Выбрать главу

Да Сильва хочет, чтобы я работала на него. Он сам сказал мне об этом на пляже. А если я откажусь? Вероятно, здесь от меня избавиться будет легче, чем в Венеции. Разумеется, у да Сильвы есть друзья, есть связи – люди, которые привезли меня сюда, где бы я сейчас ни находилась. Мафия. Ноги меня все еще слушались с трудом, поэтому, перекатившись на другой бок, я подползла к кожуре и расположила обрывки вокруг жука в другом порядке. Монкада – мафиози, Казбич и Баленски тоже имели связи с мафией. Да Сильва – вот недостающее звено! Звучит безумно, но я почему-то подвинула всех апельсиновых человечков поближе к жуку, напоминая себе ребенка, играющего с фигурками из лего.

О мафии я знала довольно много, несмотря на то что многие влиятельные люди в Италии продолжали упорно отрицать сам факт ее существования. Всего лишь лет двадцать назад или около того архиепископа Палермо допросили на суде против нескольких крупных мафиози. Когда прокурор задал ему вопрос, что такое мафия, епископ ответил, что, насколько ему известно, это такая марка стирального порошка. Сицилийская церковь, как выяснилось позднее, имела тесные связи с боссами «Коза Ностры». Такое официальное отрицание самого факта существования организованной преступности говорило о том, насколько глубоко мафия интегрирована с государством. Если можно купить архиепископа, почему не купить полицейского? Это вполне объясняло ту легкость, с которой да Сильве удалось незаметно доставить меня сюда, но, с другой стороны, если у него такие связи, то кто же тот человек на пляже? Наемник, чье тело морское течение неспешно несет к побережью Апулии? В этот момент у меня наступило затопление от переизбытка информация, и я снова уснула – на этот раз глубоким сном. Проснувшись, я сразу заметила, что полоска света из-под двери исчезла.

Я лежала на боку, подложив под голову спальник. Видимо, снова вырубилась. Стало еще холоднее. Ночь. Ощущение более плотной, более мягкой тишины в невидимом мире за стенами моей тюрьмы. Я опять принялась разглядывать построенную на полу модель, которая имела смысл для меня одной. За пределами круга на полу валялся кусочек хлеба. Взяв хлеб двумя пальцами, я стала перекатывать его туда-сюда, пока он не стал мягким, а потом слепила из мякиша крошечную голову и тельце. Кэтрин. Моя сестра Кэтрин.
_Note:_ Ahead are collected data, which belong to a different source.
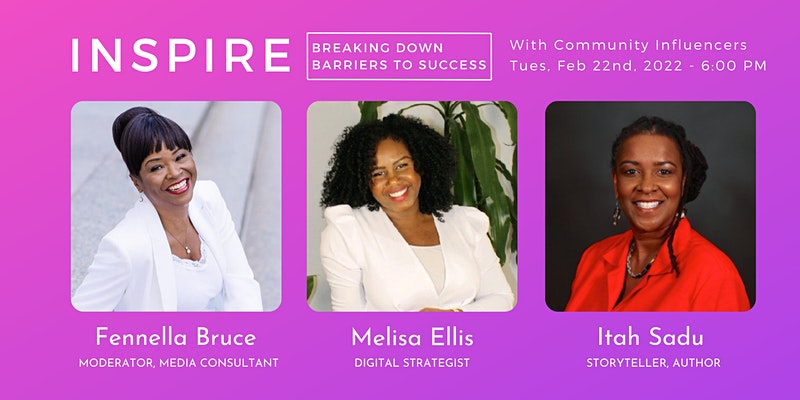 INSPIRE

BREAKING DOWN BARRIERS TO SUCCESS

With Community Influencers
Tues, Feb 22nd, 2022 - 6:00 PM

Fennella Bruce
MODERATOR, MEDIA CONSULTANT

Melisa Ellis
DIGITAL STRATEGIST

Itah Sadu
STORYTELLER, AUTHOR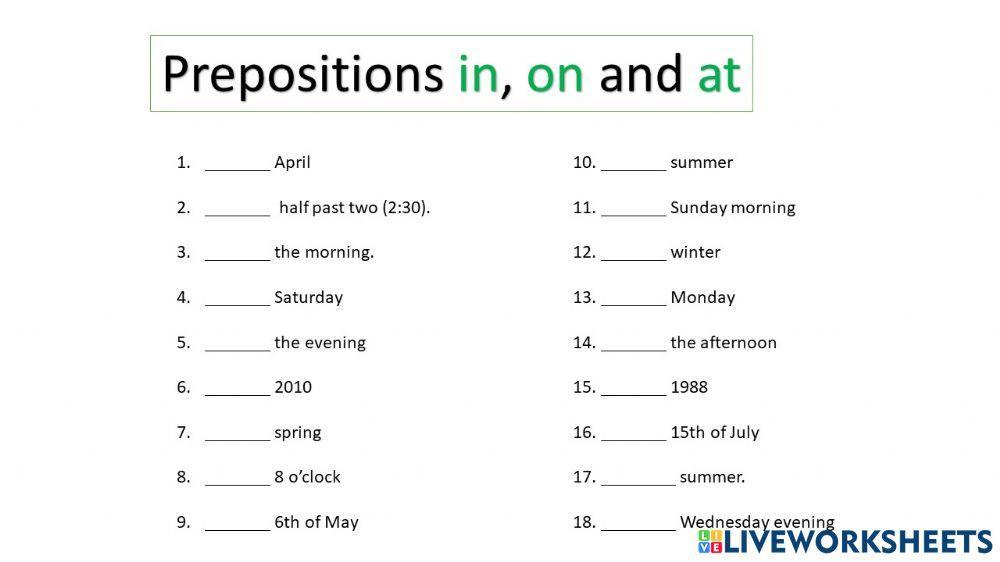 Prepositions in, on and at

1. _______ April
2. _______ half past two (2:30).
3. _______ the morning.
4. _______ Saturday
5. _______ the evening
6. _______ 2010
7. _______ spring
8. _______ 8 o'clock
9. _______ 6th of May

10. _______ summer
11. _______ Sunday morning
12. _______ winter
13. _______ Monday
14. _______ the afternoon
15. _______ 1988
16. _______ 15th of July
17. ________ summer.
18. ________ Wednesday evening

LIVEWORKSHEETS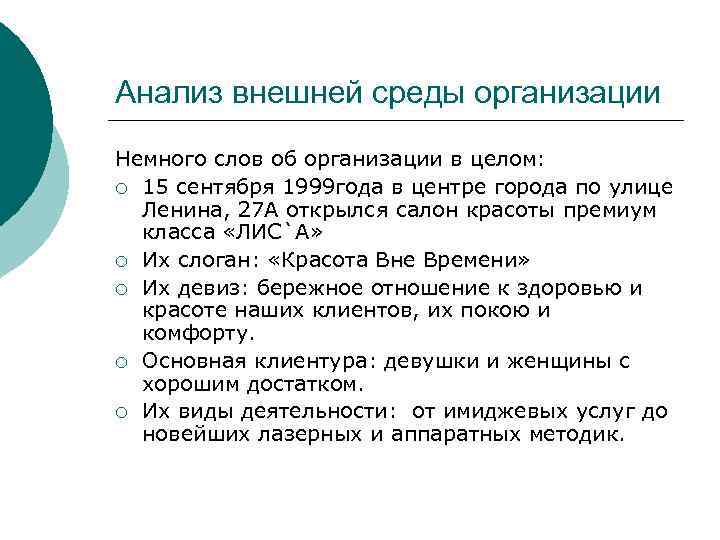 Анализ внешней среды организации

Немного слов об организации в целом:

○ 15 сентября 1999года в центре города по улице Ленина, 27А открылся салон красоты премиум класса «ЛИС`А»
○ Их слоган: «Красота Вне Времени»
○ Их девиз: бережное отношение к здоровью и красоте наших клиентов, их покою и комфорту.
○ Основная клиентура: девушки и женщины с хорошим достатком.
○ Их виды деятельности: от имиджевых услуг до новейших лазерных и аппаратных методик.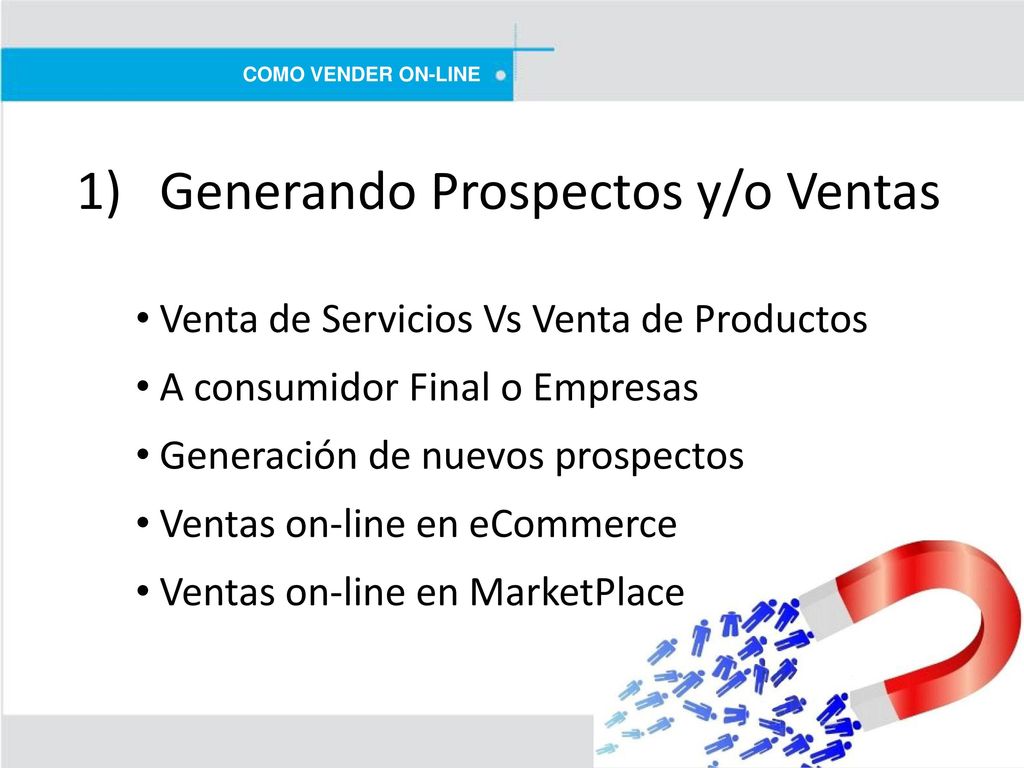 COMO VENDER ON-LINE

1) Generando Prospectos y/o Ventas

• Venta de Servicios Vs Venta de Productos
• A consumidor Final o Empresas
• Generación de nuevos prospectos
• Ventas on-line en eCommerce
• Ventas on-line en MarketPlace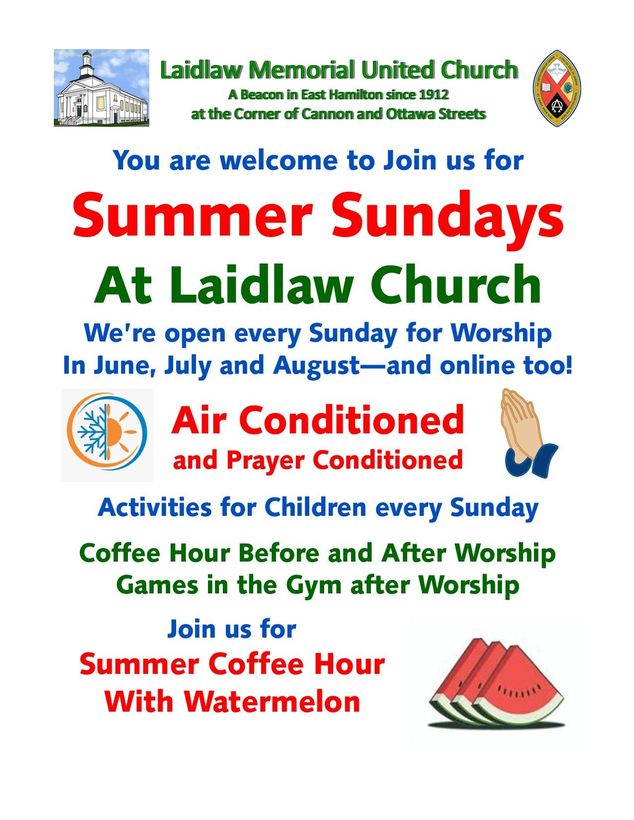 Laidlaw Memorial United Church
A Beacon in East Hamilton since 1912
at the Corner of Cannon and Ottawa Streets

You are welcome to Join us for

Summer Sundays

At Laidlaw Church

We're open every Sunday for Worship
In June, July and August—and online too!

Air Conditioned
and Prayer Conditioned

Activities for Children every Sunday

Coffee Hour Before and After Worship
Games in the Gym after Worship

Join us for
Summer Coffee Hour
With Watermelon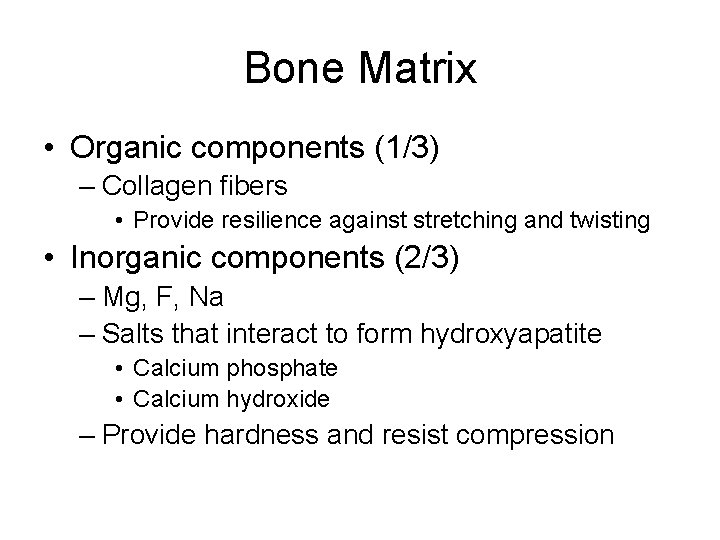 Bone Matrix

• Organic components (1/3)
  – Collagen fibers
    • Provide resilience against stretching and twisting
• Inorganic components (2/3)
  – Mg, F, Na
  – Salts that interact to form hydroxyapatite
    • Calcium phosphate
    • Calcium hydroxide
  – Provide hardness and resist compression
В полицейском участке в Венеции я призналась в убийстве Элвина Спенсера. А что еще мне оставалось делать, если его труп сидел в кресле в моей собственной квартире? Не успела я избавиться от трупа и замести следы. Когда да Сильва спросил меня, почему я этого не сделала, почему-то я не смогла думать ни о чем, кроме моей маленькой сестренки Кэтрин, которая умерла. В ванне, пахнувшей миндалем.

Я никогда не думала о Кэтрин. Просто не могла себе этого позволить. Потому что воспоминания затягивали меня в мутный, маслянистый водоворот. Ты знаешь, что ты сделала. Но ты же не виновата? Правда ведь не виновата? Это мама во всем виновата.

Второпях я собрала всю импровизированную мозаику, прихрамывая, отошла в противоположный угол комнаты и выбросила все в ведро с мочой, где этому мусору и было место. Жук предательски всплыл на поверхность.

Не знаю точно, сколько времени я провела в одиночестве, но думаю, что-то около трех дней. Во второй раз я проснулась от громкого стука в дверь. Голос – кажется, это был Вонючка – на ярко выраженном диалекте итальянского громко приказал мне встать в угол, отвернуться лицом к стене и надеть на глаза повязку. Я поспешила сделать все, как он сказал. Один за другим со скрипом отодвинулись три засова, и охранник вошел в комнату, молча направился в дальний угол, что-то поставил на пол, потом послышался тихий плеск – он взял ведро, и тут я обрадовалась, ведь для него это наверняка была унизительная работа. Дверь открылась и снова закрылась, но я изо всех сил пыталась различить хоть какой-то запах: выхлопные газы, оливковые листья, возможно, удобрения или даже запах хлеба – что угодно, что могло бы подсказать мне, где я нахожусь. Тщетно. Здесь пахло только пылью. Замки снова защелкнулись, затем голос произнес, что я могу снять повязку. Я бросилась к двери, прислушалась к замирающим в тишине шагам, а потом к едва уловимому звуку отъезжающей машины.